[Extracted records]
'''

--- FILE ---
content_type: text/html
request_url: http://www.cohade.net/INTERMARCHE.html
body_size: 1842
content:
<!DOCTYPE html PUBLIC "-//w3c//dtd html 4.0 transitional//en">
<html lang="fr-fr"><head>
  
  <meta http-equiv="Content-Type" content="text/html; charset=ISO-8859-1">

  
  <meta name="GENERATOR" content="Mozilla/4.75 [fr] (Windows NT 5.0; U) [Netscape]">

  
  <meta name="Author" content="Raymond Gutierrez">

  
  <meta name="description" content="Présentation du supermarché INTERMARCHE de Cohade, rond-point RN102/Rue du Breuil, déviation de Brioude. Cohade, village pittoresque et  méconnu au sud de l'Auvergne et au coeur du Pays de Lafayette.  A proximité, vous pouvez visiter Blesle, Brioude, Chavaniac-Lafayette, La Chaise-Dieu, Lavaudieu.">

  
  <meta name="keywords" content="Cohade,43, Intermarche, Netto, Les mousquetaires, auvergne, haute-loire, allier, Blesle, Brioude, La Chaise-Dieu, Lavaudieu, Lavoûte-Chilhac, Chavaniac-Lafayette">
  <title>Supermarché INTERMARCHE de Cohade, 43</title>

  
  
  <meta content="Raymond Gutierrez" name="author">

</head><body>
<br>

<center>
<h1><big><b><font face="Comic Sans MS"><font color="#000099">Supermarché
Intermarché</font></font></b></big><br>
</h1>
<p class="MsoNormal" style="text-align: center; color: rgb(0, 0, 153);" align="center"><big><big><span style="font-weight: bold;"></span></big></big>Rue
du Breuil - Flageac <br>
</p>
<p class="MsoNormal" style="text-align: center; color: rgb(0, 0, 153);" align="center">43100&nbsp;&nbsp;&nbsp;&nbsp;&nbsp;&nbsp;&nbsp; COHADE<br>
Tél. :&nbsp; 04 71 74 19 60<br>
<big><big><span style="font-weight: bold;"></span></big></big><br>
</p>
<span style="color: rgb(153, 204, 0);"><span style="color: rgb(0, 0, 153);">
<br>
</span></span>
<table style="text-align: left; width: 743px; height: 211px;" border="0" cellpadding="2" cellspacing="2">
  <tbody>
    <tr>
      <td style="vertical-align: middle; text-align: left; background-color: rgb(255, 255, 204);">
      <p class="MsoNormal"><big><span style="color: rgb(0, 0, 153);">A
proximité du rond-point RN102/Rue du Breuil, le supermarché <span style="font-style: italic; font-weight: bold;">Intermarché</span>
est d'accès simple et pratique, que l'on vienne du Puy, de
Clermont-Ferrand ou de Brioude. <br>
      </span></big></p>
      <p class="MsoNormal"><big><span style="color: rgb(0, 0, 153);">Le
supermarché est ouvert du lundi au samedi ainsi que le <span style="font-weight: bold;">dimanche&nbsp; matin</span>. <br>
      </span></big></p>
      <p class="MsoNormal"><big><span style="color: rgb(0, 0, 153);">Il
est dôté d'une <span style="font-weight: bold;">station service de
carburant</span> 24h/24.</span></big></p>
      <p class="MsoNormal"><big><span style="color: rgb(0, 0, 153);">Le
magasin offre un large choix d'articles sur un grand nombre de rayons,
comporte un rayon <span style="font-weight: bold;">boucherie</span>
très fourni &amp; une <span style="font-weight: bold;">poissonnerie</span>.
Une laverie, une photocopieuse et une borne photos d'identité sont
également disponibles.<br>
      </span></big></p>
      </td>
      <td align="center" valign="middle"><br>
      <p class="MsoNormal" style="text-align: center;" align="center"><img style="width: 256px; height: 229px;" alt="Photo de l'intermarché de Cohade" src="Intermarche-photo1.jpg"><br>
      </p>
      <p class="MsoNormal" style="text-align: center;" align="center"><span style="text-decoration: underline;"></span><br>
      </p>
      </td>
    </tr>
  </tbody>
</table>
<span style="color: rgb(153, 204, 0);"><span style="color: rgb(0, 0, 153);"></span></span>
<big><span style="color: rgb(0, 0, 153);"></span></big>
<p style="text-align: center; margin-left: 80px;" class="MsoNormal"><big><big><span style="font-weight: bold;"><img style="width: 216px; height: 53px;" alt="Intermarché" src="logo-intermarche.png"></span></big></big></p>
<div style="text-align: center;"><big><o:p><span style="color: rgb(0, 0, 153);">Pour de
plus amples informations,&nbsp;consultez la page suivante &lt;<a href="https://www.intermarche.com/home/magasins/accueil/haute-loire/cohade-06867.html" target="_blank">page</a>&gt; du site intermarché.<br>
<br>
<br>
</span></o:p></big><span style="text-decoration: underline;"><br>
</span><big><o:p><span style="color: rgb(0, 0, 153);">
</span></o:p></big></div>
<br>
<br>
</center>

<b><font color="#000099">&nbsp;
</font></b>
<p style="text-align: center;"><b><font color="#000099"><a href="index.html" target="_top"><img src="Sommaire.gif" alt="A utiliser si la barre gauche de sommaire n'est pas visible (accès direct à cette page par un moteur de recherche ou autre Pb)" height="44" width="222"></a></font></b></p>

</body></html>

'''

▶ Activity
Produce an exact copy of each line from the one holding "utiliser si la" through the last line of the records, both included, and nothing more.

▶ Output for this task
<p style="text-align: center;"><b><font color="#000099"><a href="index.html" target="_top"><img src="Sommaire.gif" alt="A utiliser si la barre gauche de sommaire n'est pas visible (accès direct à cette page par un moteur de recherche ou autre Pb)" height="44" width="222"></a></font></b></p>

</body></html>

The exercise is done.